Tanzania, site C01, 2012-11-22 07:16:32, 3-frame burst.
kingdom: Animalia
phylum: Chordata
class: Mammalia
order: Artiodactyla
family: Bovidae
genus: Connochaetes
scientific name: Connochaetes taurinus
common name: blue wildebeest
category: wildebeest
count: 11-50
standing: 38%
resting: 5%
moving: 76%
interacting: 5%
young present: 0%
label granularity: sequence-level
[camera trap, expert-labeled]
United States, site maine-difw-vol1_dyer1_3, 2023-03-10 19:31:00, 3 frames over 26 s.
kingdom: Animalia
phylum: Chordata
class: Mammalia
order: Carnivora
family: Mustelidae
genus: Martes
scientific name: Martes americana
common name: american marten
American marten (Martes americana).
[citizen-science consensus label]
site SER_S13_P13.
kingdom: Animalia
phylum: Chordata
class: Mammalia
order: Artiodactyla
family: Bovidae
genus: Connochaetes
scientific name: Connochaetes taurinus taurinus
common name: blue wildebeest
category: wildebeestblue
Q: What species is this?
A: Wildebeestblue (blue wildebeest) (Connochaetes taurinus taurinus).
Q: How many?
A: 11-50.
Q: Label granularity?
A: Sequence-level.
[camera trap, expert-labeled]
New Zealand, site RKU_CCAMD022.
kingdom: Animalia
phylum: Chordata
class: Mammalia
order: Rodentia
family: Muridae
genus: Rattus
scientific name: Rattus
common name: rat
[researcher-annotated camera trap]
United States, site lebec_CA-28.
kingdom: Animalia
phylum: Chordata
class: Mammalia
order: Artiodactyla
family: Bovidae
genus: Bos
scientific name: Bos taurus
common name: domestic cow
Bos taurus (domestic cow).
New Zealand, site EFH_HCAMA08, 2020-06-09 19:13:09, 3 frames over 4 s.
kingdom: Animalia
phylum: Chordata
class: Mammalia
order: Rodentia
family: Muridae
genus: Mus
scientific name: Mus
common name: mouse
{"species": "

::::::::

> _WHAT IS BEING ASKED_: Search the listing above for the string "genus". Copy every line that contains it.

> _TASK OUTPUT_:
genus: Connochaetes
genus: Martes
genus: Connochaetes
genus: Rattus
genus: Bos
genus: Mus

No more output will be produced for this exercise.